Trying to find balance between optimism and pessimism is a seemingly attainable goal (given that we have two rigidly defined extremes), but it still feels like a waste of mental energy, energy that could be better spent on greater things. In the moment, I want to be more concerned with what I need to perceive about a situation in order to accomplish a task or finish a project. If that requires adopting a stance that others might label pessimistic, I need to be OK with that, even if that perception isn’t in keeping with what I see my world view as.

I’m guessing this will all be more difficult that I imagine.
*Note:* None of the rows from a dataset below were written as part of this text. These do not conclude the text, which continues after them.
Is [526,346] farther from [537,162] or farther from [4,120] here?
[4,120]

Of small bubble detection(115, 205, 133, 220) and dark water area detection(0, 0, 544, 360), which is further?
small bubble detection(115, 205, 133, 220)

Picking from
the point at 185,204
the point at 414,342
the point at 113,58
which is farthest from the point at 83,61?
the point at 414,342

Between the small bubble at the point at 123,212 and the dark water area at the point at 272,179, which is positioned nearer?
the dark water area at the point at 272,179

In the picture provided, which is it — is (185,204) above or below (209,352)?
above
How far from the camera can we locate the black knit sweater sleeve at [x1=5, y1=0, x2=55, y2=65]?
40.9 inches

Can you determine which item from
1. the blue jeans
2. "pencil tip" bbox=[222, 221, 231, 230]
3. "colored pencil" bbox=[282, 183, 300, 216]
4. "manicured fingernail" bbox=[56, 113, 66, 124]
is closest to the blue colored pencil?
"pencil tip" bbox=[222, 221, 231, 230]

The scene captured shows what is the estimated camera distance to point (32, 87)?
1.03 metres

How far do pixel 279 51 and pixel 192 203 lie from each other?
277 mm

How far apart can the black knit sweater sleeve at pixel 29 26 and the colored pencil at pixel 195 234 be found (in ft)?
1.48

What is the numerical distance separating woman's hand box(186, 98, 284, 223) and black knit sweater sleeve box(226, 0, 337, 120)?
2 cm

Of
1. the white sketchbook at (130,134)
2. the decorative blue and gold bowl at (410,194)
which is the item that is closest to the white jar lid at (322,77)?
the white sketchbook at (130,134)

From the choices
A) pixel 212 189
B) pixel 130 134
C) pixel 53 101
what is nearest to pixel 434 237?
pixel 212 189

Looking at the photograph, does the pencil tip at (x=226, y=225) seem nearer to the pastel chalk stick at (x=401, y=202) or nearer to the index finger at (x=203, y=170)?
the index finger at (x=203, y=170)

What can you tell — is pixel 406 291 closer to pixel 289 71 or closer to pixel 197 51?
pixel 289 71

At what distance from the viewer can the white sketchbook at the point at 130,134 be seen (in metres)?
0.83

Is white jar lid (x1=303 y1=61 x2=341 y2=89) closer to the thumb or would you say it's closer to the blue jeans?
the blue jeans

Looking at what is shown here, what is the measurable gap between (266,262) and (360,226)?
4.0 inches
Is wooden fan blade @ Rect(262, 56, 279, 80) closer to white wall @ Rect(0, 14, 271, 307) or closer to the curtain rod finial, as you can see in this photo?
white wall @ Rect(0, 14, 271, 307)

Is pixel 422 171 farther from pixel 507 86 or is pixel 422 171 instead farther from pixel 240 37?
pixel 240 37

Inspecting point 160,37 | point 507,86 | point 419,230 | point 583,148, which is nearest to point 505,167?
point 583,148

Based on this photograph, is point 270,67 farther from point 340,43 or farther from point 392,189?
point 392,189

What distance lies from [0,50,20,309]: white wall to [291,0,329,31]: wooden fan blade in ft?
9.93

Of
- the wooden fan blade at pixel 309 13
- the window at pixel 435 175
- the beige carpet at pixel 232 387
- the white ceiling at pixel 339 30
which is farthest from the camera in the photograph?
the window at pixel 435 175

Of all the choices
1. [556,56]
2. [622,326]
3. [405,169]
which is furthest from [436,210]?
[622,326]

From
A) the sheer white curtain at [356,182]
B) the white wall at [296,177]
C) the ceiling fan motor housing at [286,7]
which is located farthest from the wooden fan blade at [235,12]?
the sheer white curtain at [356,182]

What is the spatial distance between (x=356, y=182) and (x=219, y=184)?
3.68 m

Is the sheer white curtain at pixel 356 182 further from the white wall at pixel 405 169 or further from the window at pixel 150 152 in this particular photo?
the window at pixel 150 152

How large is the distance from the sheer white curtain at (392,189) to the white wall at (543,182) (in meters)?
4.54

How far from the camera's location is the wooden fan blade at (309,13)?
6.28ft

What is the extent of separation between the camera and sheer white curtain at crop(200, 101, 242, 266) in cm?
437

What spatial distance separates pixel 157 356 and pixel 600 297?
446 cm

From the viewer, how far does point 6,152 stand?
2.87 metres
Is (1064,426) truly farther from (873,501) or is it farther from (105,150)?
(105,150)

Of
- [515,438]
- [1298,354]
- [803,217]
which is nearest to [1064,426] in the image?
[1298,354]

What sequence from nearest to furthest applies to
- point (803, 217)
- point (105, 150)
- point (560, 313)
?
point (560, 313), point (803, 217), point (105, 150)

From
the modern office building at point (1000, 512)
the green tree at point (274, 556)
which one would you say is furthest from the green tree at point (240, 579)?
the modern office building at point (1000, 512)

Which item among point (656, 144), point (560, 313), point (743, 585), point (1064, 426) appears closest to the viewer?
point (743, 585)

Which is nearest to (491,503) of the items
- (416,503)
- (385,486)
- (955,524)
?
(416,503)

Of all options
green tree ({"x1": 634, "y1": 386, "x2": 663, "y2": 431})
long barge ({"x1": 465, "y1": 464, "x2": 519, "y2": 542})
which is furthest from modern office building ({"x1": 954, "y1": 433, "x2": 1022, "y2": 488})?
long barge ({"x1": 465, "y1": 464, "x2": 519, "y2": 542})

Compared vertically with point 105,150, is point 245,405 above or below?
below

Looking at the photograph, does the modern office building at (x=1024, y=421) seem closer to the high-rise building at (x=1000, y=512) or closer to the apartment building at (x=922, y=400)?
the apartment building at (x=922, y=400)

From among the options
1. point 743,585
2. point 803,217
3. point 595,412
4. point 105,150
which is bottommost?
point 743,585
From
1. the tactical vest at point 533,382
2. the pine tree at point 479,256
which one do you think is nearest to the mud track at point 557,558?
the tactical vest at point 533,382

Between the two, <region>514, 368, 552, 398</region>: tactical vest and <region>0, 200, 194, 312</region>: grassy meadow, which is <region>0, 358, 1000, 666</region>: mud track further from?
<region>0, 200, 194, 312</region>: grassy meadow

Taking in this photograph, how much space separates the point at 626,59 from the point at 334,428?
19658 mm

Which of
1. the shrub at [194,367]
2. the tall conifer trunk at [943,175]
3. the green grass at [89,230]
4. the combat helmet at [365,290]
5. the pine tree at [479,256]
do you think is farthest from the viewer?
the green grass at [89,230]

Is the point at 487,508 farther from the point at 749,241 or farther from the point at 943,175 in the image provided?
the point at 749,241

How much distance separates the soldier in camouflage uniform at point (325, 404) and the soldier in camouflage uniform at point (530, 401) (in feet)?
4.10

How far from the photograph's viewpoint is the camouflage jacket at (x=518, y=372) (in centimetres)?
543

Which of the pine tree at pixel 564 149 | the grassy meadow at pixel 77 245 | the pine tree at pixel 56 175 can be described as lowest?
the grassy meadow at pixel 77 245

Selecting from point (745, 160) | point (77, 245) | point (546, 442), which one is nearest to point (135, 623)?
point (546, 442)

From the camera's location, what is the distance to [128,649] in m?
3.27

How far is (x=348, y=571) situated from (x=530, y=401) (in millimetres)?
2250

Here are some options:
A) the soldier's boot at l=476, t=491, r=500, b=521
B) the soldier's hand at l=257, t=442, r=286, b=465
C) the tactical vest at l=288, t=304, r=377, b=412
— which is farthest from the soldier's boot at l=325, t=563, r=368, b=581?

If you have a job where someone tells you what to do next, you’ve just given up the chance to create value.
—Seth Godin

Well established hierarchies are not easily uprooted;
Closely held beliefs are not easily released;
So ritual enthralls generation after generation.
—Tao Te Ching, Chapter 38

If it’s pessimistic to read that quote and agree 100%, then i’m a card-carrying pessimist.

More on this topic later.

Last week I spent a few hours moving our three-bay “compost corral” from one corner of the yard to another. After relocating the structure, I had to move the ~40 wheelbarrow loads of actual compost. I could have shoveled away at it, and while a shovel is a perfectly good tool, it wasn’t the right tool for this job. Have you ever used a pitchfork? Amazing—capable of lifting and pitching much more semi-loose material that you expect. The pitchfork cut my work by more than half, and saved my back in the process.

You shouldn’t make a habit of blaming your tools for your lack. But you use the right tools for the job. “Work smarter, not harder,” I can hear my father saying.

So don’t use a shovel when you actually need a pitchfork. Don’t schedule a meeting when you actually need a quick phone call or email. Don’t make an iPhone app when you actually need a better website for mobile users. Don’t do the same repetitive tasks day in day out when you actually need to automate or streamline your process.

If presented with options, use the tool that does the job the best.

It’s the easiest thing in the world to heckle from the stands. To quarterback from the La-Z-Boy. To second guess after the moment of decision has passed. To take your minimum of knowledge and yell at the top of your proverbial lungs how everyone is doing it wrong.

We see this play out online in increasingly verbally violent manner—people spending inordinate amounts of time finding anything or anyone they disagree with and picking fights (in 140 characters or less no less). They mount mini-campaigns. They scream. They spit. They gnash. And all in the name of some sense of rightness or perceived wrongness of the other. They’re stuck in the stands, hurtling towards mediocrity, convinced of their superior thinking.

But what I never see people doing is putting legs to their complaint. You say you care so much about [insert organization or movement or system or belief here]? You see so much wrong with it? Then why aren’t you involved? Why aren’t you in the middle of the damn thing? If you won’t set-up shop at the scrimmage line and fight to change something alongside other people from the inside out, you’re all talk. You’ve got no teeth. And you’re ridiculously easy to ignore because you just don’t know anything and you aren’t doing anything.

It’s much more difficult to stick around and work together, especially (perhaps most importantly) with people you don’t always agree with. Because all the bluster and bitching and words in the world don’t hold any weight if you won’t act on them. When you claim to have beliefs, virtues, and standards that you refuse to act on you’re in the stands, wailing at the wind, feigning care and loving the sound of your own voice. You’re a hypocrite. You’re what you hate. You become what you be-tweet.

You say you care about something? If it’s important, put down some roots. Dig in and help change it. Or please just shut up.

A note from The Management: You’ll have to forgive the sports analogy. It’s out of character, but it fits. I figure I’m entitled to at least one a year since my name is in the URL and all.

From 30,000 feet, creating looks like art. From ground level, it’s a to-do list.